Tassa di soggiorno, incassati centomila euro in più del 2020

13 Ottobre 2021

Nelle casse comunali 268mila euro grazie a presenze turistiche da pre-pandemia e nuove regole  Dal 15 giugno al 31 agosto la località ha accolto quasi 78mila ospiti con 420mila pernottamenti

TORTORETO. In bilancio erano stati previsti 200mila euro, ma ne sono arrivati 268mila: così il Comune di Tortoreto ha accumulato un tesoretto, da reinvestire in accoglienza e promozione, con la tassa si soggiorno per i turisti dell’estate 2021. Si tratta di centomila euro in più rispetto a quanto incassato con l’imposta nell’estate dell’incertezza del 2020. E si tratta di un record assoluto per la località tortoretana.
Rispetto al passato hanno sicuramente pesato le due novità introdotte prima dell’estate nel regolamento sull’imposta: per la prima volta si è pagata anche negli alloggi turistici gestiti senza la partita Iva di una impresa vera e propria e si è pagata per un massimo di dieci pernottamenti anziché sei.
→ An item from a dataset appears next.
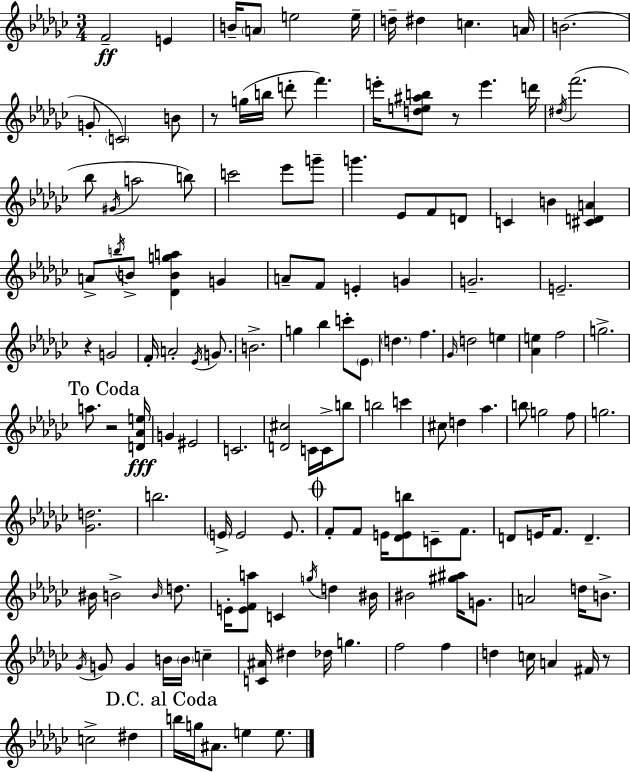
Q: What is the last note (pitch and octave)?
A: E5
Ma hanno pesato anche e soprattutto i numeri da pre-pandemia delle presenze: solo dal 15 giugno al 31 agosto, cioè il periodo di vigore dell’imposta di soggiorno, Tortoreto ha accolto quasi 78mila turisti che hanno effettuato circa 420mila pernottamenti, in linea con il 2019. Positivi, però, anche altri indicatori, come quello sulle visite nel sito della Domus Murache: ben 200 durante l’estate.
A fornire i numeri è stata l’amministrazione comunale. «Tutto è andato nel migliore dei modi, dalle presenze turistiche che affollavano la nostra città alla qualità delle acque», ha commentato il sindaco Domenico Piccioni, che ha segnalato anche l’andamento regolare dei contagi da Covid nonostante le ptante presenze. «Il pienone è stato registrato anche agli eventi del nostro cartellone ViviTortoreto, apprezzato anche per gli allestimenti perfettamente rispettosi delle normative sanitarie», ha aggiunto l’assessore al turismo Giorgio Ripani, «lo stesso dicasi per le attività ricettive, balneari, commerciali e ristorative: tutti hanno saputo accogliere al meglio e nel rispetto delle norme le decine di migliaia di ospiti». Per il presidente dell’associazione degli Albergatori e operatori turistici di Tortoreto Alessandro Falcone «questi primi dati parziali ci mostrano un trend senz’altro positivo, in una stagione in cui ciascun settore ha fornito servizi di qualità nonostante le difficoltà. Le tendenze e le richieste dei turisti stanno mutando, per cui operatori ed ente dovranno continuare a lavorare in sinergia». Per il presidente di BalneaTor Carlo Dezi «i balneari, attenti alle esigenze turistiche, sono riusciti a dare buoni servizi anche se in carenza di personale, ottimizzando la richiesta con le esigenze di sicurezza Covid». A fine mese il comitato turistico si riunirà anche per decidere come reinvestire il tesoretto.